MiFID II changes several aspects of the MiFID I regime. While MiFID II plans to retain a competitive trading landscape (similar to MiFID I), MiFID II has the ambition to shift trading towards regulated venues that, among other things, are characterised by a high degree of equity pre-trade transparency. Although MiFID I was generally considered a success in terms of competition, perceived shortcomings of MiFID I included the lack of equity pre-trade transparency. Under MiFID I the amount of dark trading (trading without pre-trade transparency) grew. MiFID II intends to remedy the MiFID I-situation by providing an even more top-down equity pre-trade transparency regime. The result is an increase in EU equity pre-trade transparency regulation under MiFID II. The intention here is to support the level playing field, price formation, and reduced search costs for investors. In order to so, MiFID II expands the scope of the equity pre-trade transparency regime, clarifies definitions, provides rule-based and operational provisions, and a share trading obligation has been introduced. MiFID II tightens several of the MiFID I equity pre-trade transparency rules. Similar to the MiFID I, MiFID II intends to find a balance between the merits of equity pre-trade transparency versus benefits of dark trading (i.e. preserve liquidity). However, MiFID II does so in a more top-down and equity pre-trade transparent way.
The current MiFID II Review, in particular of ESMA, shows that MiFID II has only been partially successful. ESMA seems willing to tighten the MiFID II equity pre-trade transparency regime even further. ESMA proposes more share trading to be concentrated on RMs, MTFs, and SIs, all being subject to MiFID II equity pre-trade transparency rules.
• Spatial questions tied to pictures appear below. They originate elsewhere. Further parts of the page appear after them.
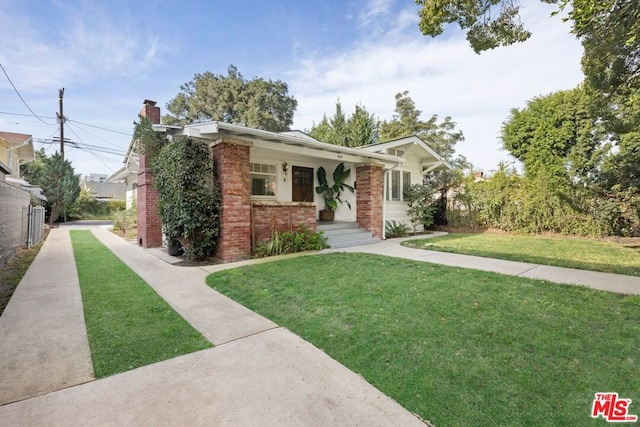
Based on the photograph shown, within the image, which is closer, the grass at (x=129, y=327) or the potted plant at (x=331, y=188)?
the grass at (x=129, y=327)

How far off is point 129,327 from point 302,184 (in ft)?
27.2

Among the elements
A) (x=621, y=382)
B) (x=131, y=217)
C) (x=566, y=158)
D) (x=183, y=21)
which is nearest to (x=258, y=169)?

Stricter equity pre-trade transparency rules are proposed for SIs in order to enhance transparency and improve the level playing field with RMs and MTFs. While ESMA proposes to clarify the MiFID II share trading-obligation even further, in particular in relation to third-country shares and exemptions, (i.e. increase in EU regulation), ESMA also supports a simpler operational framework for the double volume cap (including in terms of data collection, calculations, and publication), if the volume cap is maintained (i.e. less EU regulation). In sum, the consequence of the increase in EU equity pre-trade transparency regulation under MiFID II is improved equity pre-trade transparency, but in view of ESMA not enough. The ESMA MiFID II Review reveals market-shaping elements, as reflected in ESMA proposals to ensure more trading takes place on equity pre-trade transparent venues.